Men Should Be Able to Express Opinions and Feelings about Abortion

I’m a feminist, a former Evangelical who writes fiercely about how Christianity drags Bronze Age patriarchy into the present. The top issue to which I devote my time, money and energy is reproductive health and rights. My all-time most read article was titled, “Why I am Pro Abortion, not Just Pro Choice.” But I also think that men deserve to have their own thoughts and feelings about abortion, and to express them. Telling men, “If you don’t have a uterus, shut up.” runs counter to the best of who we are as human beings.

To be clear, a woman’s capacity to get pregnant and incubate a budding human life means that women collectively have something at stake in this conversation that men do not. Our reproductive capacity shapes our bodies and lives in countless ways—including that we risk health and life to bear children, but the ripple effects are much broader than that. Our career paths are more disrupted, we store body fat where men have extra muscle leaving us vulnerable to forced sex, and for millennia, women were reproductive chattel, economic assets belonging to fathers and husbands. This is why, when there is disagreement, decisions about abortion should default to the woman as the person most affected. But while all of that is key to why women must speak up in this matter, it doesn’t imply the converse: that men should not.
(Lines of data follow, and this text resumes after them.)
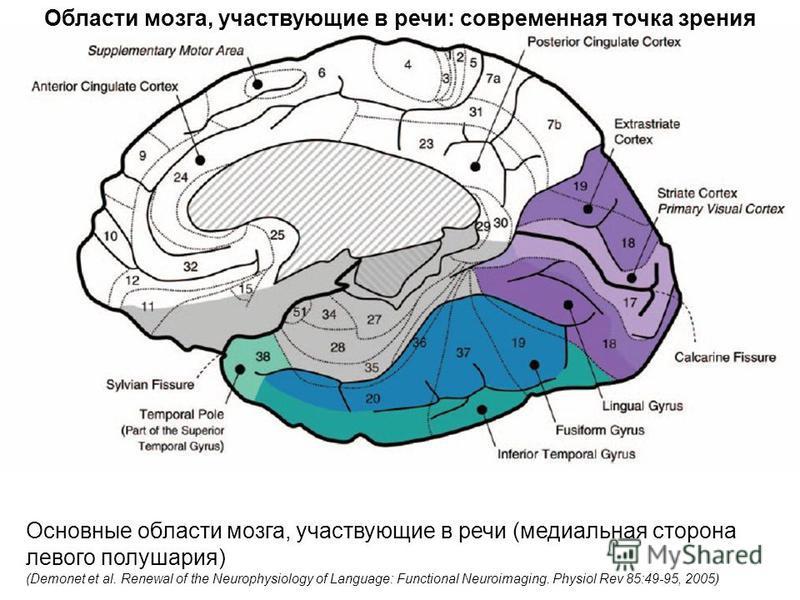 Основные области мозга, участвующие в речи (медиальная сторона левого полушария) (Demonet et al. Renewal of the Neurophysiology of Language: Functional Neuroimaging. Physiol Rev 85:49-95, 2005) Области мозга, участвующие в речи: современная точка зре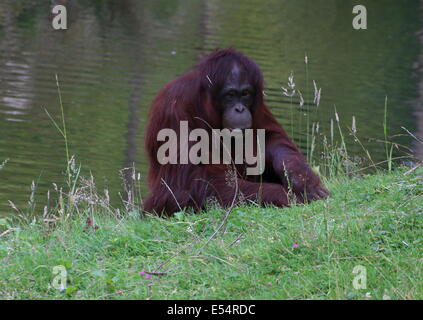 Lone female Borneo orangutan (Pongo pygmaeus) - Stock Photo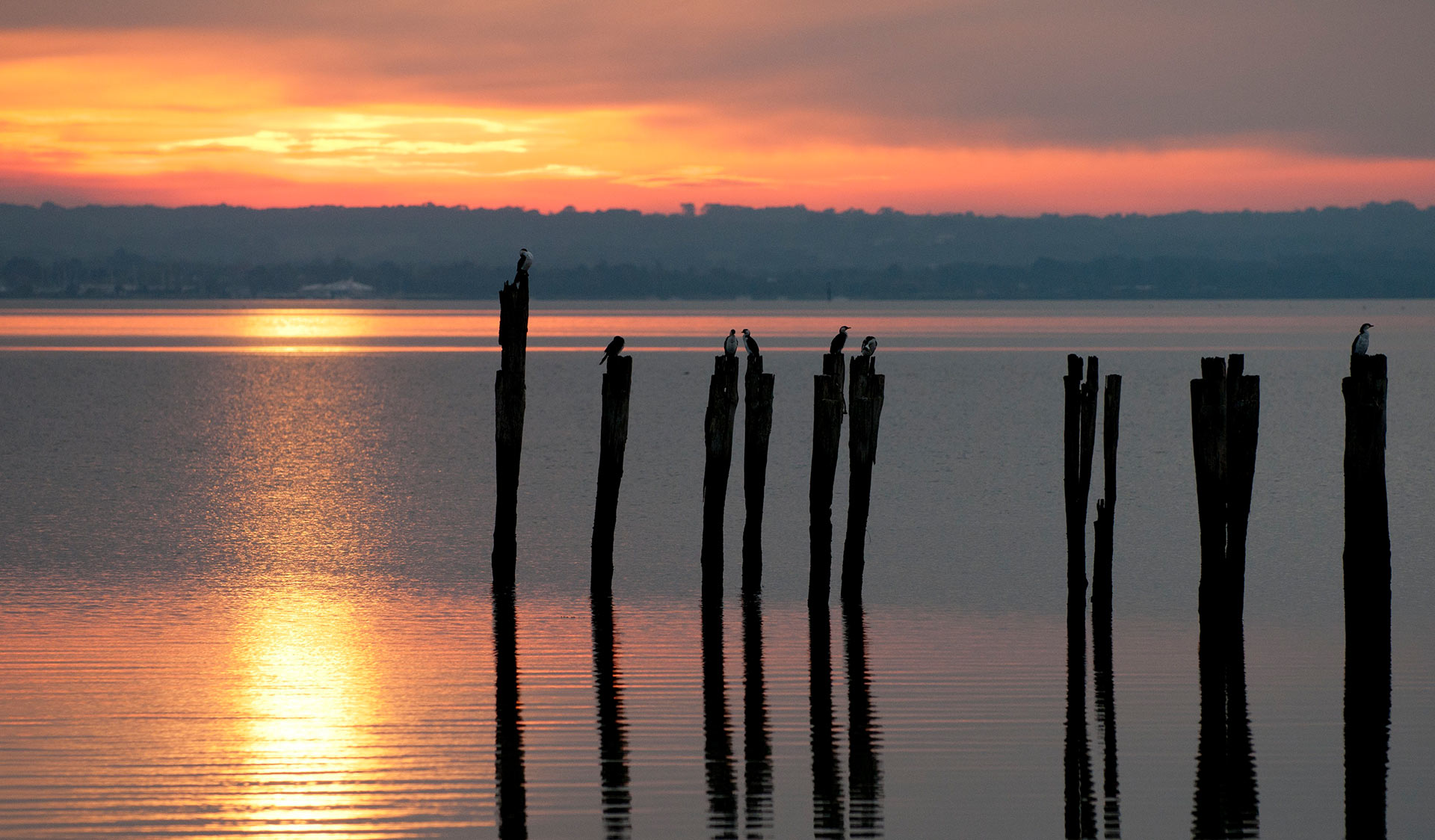 Sea birds sit upon the remnants of the old jetty at French Island while the sun sets below the horizon.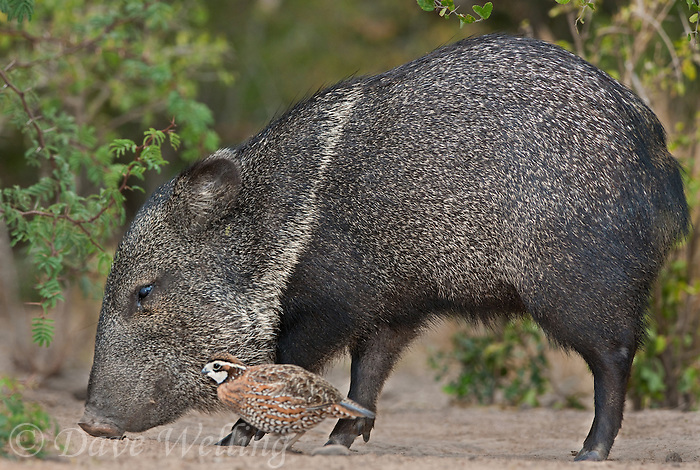 650520205 a wild javelina or collared peccary dicolytes tajacu feeds next to a northern bobwhite colinas virginianus on beto gutierrez ranch hidalgo county texas united states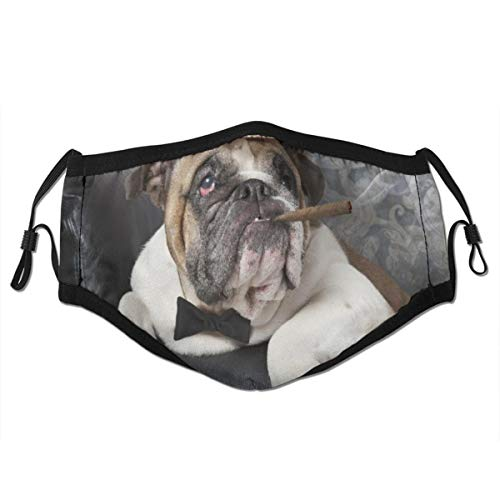 PbbrTK Wiederverwendbares Halbtuch Bandana,Porträt der englischen Bulldogge, die in einem schwarzen Ledersessel mit einer Zigarre ruht,Einstellbare Sport Outdoor Mundabdeckung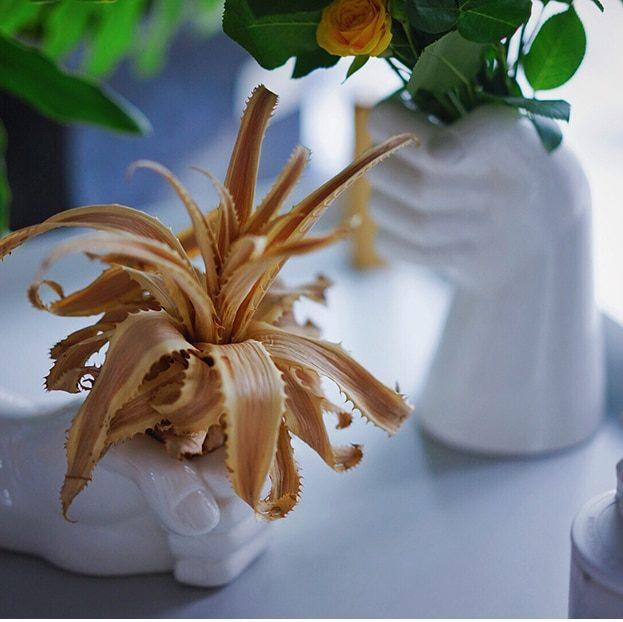 deux vases mains en céramique avec plantes grasses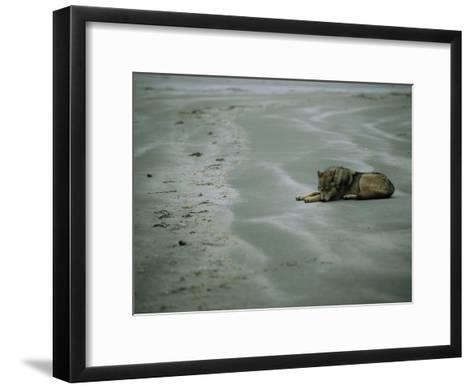 Gray Wolf on Beach-Joel Sartore-Framed Art Print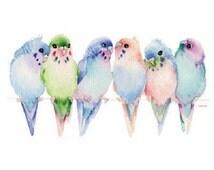 Budgies Parakeet Bird T - SHIRT, Sweatshirt, Fabric, Tote Bag  Item no. 212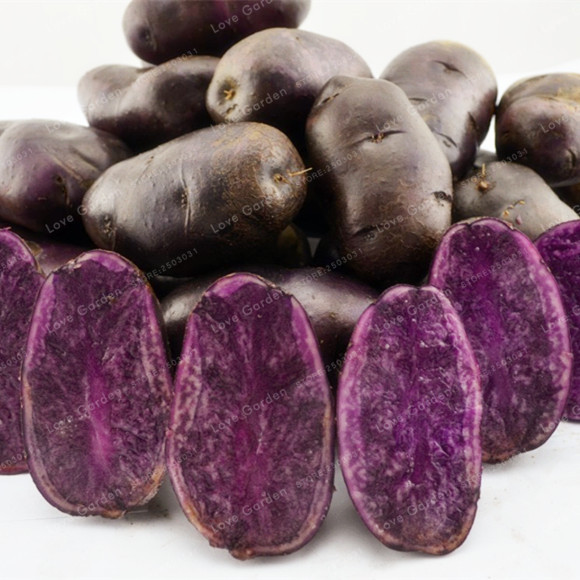 100 Pcs Purple Potato Bonsai Purple Sweet Potato Delicious Nutrition Green Vegetable Bonsai Home Garden NO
Perspective-taking and Empathy
One of the most fundamental aspects of human cognition is perspective-taking, meaning the ability to imagine what another person might be thinking or feeling—to see the world from their perspective. This happens in a minute way every time we engage in conversation or even notice another person. Without it, movies and novels would be impossible. Some other animals can do perspective-taking to a limited degree, but as far as researchers can tell, we are the only ones who can, for example, ask ourselves What might Andy think I think of him? or What is John’s opinion about what Sue suspects are Peter’s motives?” Layers of perspective-taking like this require that we hold mental representations of other minds inside our own.

Because we are social animals, our emotional makeup has been designed by nature to complement this cognitive capacity. We don’t just observe other people’s feelings, we feel them; and people who can’t are scary as hell. Specialized neurons called mirror neurons help to make this possible.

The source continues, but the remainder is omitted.